Por José Rodrigues, no site Outras Palavras:
Há sempre um corpo estendido no chão. Como uma pedra, sem vida, sem nada, no meio do nosso caminho. Mas, diferente de Carlos Drummond de Andrade que jamais esquecerá que no meio do seu caminho tinha uma pedra, nós sequer lembramos que no meio do nosso tinha um corpo; uma vida; histórias; tristezas e possíveis alegrias. Talvez, muitos aplaudam quando alguns corpos ficam estendidos. O problema é quando um destes corpos atrapalha o trânsito ou estraga a paisagem para a self.
Nem todo corpo estendido no chão me comove. Nem todo corpo tombado vira tragédia ou notícia nacional. Há corpos que caem e são como fagulhas a ascender gritos indignados de “basta, eu quero paz!; “chega de violência”. Nossa comoção é seletiva. Pois, nem todo humano é, na prática, humano. Milhares são como os ninguéns de Eduardo Galeano: “vivendo a vida, fudidos e mal pagos”. Ou, como as vidas nuas problematizadas por Giorgio Agamben: podem ser exterminadas. Ou, ainda, as vidas desperdiçadas descritas por Zygmunt Bauman: produtos negados de nossa gloriosa modernidade ávida por novidades. Os ninguéns são a versão “humana” (ou, quase) entre tantos tipos de lixo que produzimos e descartamos diariamente.
Talvez, Jadson da Silva Pereira, assassinado numa praia em Florianópolis, seja um ninguém. Quer dizer, ele foi. Sabemos de sua existência quando, enfim, ele morre numa tragédia e seu corpo estampa sites na internet. Uma vida infame, diria Michel Foucault. E sua maior infâmia foi, pelo que parece, ter insistido em sobreviver para, quem sabe num dia, vir a ser alguém. Pobre Jadson! Não sabemos a razão de sua morte, mas nada nos impede de desconfiar que, como o vendedor ambulante alagoano, há tantos outros tratados com hostilidade e desdém.
Em reportagem de Aline Torres, ficamos sabemos de um mal-estar causado pela presença de “baianos” nas praias de Florianópolis. Segundo carta publicada em 2013, por moradores de Brusque, os “baianos” deveriam ser mortos, pois causavam desordem na região. Um trecho da carta diz:
BAIANOS, vocês conseguiram deixar o povo revoltado, TOMEM CUIDADO e tratem de mudar de comportamento URGENTE. VAMOS ELIMINAR VOCÊS, ISSO MESMO, VAMOS MATAR OS RUINS e acabar com essas pragas.
Nosso grupo composto por 28 cidadãos, onde 11 estão ansiosos para começar a matança, nem queríamos publicar esse aviso, porém a maioria decidiu avisar antes.
Nossa Brusque será de novo uma cidade boa para viver. CUSTE O QUE CUSTAR.”

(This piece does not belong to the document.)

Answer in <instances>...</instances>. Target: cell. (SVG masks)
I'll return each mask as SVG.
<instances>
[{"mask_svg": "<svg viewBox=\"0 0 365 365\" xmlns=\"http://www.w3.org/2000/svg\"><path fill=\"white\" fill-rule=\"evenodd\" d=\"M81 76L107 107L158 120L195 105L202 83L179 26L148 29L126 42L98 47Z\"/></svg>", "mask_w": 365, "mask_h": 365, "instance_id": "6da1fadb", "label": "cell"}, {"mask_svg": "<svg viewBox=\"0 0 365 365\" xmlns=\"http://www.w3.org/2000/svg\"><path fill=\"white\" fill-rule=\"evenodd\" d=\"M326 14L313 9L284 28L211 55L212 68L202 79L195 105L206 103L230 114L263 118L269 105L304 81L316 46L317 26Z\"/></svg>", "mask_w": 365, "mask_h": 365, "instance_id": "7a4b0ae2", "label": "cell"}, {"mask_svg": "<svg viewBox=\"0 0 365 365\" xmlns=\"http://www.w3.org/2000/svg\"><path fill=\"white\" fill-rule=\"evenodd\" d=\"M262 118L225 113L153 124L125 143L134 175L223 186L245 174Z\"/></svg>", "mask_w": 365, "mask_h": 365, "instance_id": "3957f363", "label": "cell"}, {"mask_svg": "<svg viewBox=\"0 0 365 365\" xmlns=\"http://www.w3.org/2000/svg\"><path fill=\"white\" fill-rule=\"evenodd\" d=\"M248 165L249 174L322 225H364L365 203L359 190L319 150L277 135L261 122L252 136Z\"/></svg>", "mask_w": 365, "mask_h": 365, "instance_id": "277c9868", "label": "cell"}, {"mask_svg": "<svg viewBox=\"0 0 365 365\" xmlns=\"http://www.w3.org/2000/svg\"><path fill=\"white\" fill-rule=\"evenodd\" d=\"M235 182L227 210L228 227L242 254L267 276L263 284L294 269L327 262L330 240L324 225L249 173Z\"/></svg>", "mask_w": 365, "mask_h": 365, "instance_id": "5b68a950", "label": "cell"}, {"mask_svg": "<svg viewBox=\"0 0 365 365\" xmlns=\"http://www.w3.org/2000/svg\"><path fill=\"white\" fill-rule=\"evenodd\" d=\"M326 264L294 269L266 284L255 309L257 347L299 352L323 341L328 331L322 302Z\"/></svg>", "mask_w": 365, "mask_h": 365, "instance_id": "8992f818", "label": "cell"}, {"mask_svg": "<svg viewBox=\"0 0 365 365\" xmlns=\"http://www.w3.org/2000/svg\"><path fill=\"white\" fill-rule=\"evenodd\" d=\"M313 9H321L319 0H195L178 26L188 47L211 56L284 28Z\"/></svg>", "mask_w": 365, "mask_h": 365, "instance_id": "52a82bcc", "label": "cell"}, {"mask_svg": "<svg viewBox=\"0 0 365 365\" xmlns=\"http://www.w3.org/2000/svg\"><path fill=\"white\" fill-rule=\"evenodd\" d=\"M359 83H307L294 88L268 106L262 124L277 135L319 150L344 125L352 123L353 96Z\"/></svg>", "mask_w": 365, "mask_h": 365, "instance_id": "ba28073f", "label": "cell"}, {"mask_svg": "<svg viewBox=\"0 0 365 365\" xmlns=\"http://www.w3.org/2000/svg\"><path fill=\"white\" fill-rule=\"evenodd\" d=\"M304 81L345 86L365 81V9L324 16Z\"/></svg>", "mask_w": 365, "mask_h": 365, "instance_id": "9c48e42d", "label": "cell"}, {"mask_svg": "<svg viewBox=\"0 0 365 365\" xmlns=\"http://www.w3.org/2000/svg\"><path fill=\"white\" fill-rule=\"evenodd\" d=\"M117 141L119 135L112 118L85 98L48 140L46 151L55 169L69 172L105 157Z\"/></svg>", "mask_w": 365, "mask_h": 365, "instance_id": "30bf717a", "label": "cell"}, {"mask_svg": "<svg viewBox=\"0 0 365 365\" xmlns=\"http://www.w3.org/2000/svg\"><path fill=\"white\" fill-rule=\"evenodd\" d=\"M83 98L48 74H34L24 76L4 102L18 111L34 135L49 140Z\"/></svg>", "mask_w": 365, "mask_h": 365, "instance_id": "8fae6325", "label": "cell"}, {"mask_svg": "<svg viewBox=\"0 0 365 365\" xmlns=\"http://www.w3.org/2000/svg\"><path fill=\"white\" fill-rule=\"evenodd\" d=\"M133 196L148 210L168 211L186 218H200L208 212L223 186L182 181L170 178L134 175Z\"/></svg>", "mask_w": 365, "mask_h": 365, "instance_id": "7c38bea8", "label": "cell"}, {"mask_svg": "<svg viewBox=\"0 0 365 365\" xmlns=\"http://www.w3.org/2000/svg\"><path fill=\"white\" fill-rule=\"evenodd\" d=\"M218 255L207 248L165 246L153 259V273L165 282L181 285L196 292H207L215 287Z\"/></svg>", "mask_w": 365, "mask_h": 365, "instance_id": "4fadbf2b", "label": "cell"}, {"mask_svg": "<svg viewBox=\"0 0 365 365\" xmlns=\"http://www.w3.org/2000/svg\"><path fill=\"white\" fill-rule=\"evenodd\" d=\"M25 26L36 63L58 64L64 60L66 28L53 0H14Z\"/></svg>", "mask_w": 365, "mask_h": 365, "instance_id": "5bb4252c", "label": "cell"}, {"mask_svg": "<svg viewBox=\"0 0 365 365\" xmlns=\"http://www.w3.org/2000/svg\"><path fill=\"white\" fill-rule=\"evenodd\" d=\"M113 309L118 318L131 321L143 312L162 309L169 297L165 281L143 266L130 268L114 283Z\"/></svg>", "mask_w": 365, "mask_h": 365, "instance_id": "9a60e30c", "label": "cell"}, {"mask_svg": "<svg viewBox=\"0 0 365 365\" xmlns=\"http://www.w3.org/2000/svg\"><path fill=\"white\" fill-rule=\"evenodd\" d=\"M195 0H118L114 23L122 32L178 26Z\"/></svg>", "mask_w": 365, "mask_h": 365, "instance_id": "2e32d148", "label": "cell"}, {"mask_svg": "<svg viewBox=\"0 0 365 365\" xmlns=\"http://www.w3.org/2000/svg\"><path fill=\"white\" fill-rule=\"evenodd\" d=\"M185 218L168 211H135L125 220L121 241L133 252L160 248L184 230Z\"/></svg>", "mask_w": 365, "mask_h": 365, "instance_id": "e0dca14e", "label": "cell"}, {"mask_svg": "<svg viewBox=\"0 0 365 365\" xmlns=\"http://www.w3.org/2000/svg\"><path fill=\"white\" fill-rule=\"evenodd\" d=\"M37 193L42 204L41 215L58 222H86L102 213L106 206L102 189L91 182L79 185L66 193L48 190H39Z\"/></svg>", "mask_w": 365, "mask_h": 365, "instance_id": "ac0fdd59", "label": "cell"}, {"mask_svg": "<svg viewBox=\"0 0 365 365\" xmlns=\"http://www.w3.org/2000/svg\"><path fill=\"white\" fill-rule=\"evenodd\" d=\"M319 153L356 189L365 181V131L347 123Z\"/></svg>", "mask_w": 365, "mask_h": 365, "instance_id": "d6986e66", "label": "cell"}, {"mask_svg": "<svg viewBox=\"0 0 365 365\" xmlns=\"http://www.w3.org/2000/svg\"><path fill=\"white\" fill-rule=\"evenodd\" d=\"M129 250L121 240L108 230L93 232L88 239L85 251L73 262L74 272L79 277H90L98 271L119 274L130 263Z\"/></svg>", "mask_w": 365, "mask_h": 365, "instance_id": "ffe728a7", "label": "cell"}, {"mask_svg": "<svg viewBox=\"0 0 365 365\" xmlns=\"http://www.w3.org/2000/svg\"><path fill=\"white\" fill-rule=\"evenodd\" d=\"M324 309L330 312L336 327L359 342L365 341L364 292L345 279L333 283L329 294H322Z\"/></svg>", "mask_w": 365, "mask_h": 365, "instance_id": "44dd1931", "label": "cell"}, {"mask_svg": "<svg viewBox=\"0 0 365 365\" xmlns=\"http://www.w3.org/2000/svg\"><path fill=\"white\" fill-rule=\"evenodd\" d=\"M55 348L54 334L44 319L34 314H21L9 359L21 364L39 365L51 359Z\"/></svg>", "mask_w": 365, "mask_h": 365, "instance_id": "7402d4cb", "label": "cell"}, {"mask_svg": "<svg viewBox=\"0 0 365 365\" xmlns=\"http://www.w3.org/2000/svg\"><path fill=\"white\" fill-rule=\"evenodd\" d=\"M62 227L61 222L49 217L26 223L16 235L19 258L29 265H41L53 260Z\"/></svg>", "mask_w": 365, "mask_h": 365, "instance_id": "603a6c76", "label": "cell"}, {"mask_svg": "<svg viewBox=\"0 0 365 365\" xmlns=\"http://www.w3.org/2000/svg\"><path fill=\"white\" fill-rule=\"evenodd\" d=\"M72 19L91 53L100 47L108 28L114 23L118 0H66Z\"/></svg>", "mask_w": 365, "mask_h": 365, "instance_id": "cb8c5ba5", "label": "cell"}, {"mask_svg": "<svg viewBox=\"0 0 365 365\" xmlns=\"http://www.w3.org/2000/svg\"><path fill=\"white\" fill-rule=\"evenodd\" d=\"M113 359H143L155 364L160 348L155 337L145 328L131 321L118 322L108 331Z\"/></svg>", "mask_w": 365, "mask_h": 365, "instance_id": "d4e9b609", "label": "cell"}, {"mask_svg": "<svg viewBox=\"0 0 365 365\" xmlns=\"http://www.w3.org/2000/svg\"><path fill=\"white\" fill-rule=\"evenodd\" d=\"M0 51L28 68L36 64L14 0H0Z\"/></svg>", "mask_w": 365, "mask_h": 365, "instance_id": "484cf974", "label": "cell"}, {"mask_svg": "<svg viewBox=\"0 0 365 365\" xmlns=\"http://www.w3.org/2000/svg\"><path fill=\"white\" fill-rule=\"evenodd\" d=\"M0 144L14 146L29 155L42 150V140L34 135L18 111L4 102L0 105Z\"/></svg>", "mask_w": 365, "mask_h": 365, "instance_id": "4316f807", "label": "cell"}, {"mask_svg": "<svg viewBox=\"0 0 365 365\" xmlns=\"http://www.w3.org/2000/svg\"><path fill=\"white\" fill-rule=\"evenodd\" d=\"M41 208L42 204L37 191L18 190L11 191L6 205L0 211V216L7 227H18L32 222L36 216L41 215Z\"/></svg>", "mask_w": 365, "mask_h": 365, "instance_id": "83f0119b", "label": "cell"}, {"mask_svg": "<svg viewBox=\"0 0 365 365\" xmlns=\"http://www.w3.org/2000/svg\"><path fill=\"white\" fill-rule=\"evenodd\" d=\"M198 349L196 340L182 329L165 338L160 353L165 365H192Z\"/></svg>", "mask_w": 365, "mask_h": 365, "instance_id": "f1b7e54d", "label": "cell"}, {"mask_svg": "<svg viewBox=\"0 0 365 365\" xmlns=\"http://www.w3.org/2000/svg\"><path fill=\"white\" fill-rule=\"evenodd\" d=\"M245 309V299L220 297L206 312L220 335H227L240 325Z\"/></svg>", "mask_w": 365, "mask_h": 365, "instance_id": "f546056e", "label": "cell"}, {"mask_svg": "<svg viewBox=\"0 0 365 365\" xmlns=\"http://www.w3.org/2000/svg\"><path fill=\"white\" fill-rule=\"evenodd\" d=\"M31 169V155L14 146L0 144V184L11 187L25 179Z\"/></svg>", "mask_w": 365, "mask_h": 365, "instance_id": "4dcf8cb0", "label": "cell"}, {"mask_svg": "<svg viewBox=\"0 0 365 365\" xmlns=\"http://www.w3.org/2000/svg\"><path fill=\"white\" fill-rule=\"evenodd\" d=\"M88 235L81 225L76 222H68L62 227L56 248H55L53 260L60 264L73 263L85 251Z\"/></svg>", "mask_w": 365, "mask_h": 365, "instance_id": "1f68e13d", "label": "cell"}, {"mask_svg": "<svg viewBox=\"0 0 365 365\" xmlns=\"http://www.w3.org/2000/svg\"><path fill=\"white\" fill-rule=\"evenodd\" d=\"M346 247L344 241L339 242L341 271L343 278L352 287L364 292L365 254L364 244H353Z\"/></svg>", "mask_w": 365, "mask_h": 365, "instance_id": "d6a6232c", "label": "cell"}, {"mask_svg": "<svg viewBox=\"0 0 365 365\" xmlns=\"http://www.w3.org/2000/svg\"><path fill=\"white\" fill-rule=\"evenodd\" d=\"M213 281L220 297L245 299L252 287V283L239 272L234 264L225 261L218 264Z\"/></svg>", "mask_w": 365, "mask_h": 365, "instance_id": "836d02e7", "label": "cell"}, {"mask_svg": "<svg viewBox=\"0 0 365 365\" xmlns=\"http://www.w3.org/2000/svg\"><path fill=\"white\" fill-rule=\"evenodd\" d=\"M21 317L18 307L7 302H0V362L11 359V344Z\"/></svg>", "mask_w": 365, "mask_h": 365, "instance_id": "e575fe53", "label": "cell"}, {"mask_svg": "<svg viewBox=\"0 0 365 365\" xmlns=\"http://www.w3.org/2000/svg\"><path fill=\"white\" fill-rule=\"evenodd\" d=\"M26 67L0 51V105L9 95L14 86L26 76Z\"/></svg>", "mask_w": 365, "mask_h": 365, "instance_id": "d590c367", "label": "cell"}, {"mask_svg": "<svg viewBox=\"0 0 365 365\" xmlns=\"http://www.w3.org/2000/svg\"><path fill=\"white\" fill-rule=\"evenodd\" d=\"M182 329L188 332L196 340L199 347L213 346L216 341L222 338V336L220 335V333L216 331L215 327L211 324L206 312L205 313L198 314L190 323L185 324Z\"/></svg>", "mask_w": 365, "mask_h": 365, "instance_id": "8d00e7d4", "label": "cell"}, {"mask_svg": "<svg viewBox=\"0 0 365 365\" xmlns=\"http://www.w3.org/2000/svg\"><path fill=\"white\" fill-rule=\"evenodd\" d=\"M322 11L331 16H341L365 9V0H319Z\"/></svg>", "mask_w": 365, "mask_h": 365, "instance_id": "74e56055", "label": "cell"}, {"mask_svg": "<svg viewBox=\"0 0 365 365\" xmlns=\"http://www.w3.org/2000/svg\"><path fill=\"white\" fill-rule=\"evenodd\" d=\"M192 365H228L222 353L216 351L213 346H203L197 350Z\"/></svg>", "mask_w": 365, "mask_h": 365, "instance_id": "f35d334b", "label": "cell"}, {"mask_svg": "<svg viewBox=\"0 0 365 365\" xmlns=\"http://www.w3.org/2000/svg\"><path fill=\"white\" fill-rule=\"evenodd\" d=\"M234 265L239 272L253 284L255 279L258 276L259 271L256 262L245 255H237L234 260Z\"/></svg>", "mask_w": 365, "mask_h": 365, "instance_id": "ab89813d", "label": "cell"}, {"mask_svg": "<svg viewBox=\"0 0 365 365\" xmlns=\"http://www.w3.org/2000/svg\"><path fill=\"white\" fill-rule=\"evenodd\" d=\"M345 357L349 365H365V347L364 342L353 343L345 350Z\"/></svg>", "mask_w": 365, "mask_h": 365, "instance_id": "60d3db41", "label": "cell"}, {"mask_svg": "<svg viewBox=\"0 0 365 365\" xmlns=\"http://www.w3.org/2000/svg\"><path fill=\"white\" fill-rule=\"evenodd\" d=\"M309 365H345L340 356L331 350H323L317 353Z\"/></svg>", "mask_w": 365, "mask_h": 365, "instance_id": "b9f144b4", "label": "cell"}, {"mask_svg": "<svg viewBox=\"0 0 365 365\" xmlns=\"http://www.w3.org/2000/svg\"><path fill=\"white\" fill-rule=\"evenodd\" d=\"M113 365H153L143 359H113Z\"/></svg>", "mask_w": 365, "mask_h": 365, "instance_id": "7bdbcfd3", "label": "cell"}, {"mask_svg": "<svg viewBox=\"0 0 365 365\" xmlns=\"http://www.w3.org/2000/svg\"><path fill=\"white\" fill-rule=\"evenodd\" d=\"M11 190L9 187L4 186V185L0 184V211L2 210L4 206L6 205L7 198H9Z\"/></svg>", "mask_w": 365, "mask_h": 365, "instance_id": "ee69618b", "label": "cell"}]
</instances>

Os “desordeiros baianos” devem ser mortos por produzirem uma tensão na ordem. Mas que tipo de ordem é esta que, ao ser violada, justifica-se o extermino de outro ser humano? E que grupo é este que tem o poder soberano – como se reis medievais fossem – de fazer morrer ou deixar viver? Quem são os “baianos”, outsiders, que se fazem como vidas matáveis? O ódio cega. E cegos reproduzimos práticas violentas e intolerantes diante do outro, feito estrangeiro a promover desvios em nosso suposto correto estilo de vida. Autodeclarados cidadãos de bem não estranham o ódio e a intolerância que propagam. Em nome de um bem comum – por exemplo: “limpar” a praia dos desordeiros – unimos forças num exercício coletivo de eliminação daqueles que, para nós, são descartáveis.
O corpo estendido na areia da praia não impediu que, tão próximas deste, barracas e cangas fossem colocadas. A tragédia não produziu sequer uma pausa na dinâmica da praia. Talvez, fosse pedir demais para um domingo ensolarado! Perder a praia por causa de um “baiano” estendido no chão? Como escreve Susan Sontag, em Diante da dor dos outros, “a violência transforma em coisa toda pessoa sujeita a ela”. Quando Jadson caiu, uma coisa ficou estendida na areia.
* José Rodrigues, 30, é professor e psicólogo, Doutor em Psicologia (UFF), autor do livro “A Chacina do Pan e a produção de vidas descartáveis no Rio de Janeiro (Multifoco, 2013) e do blog desimportâncias.org.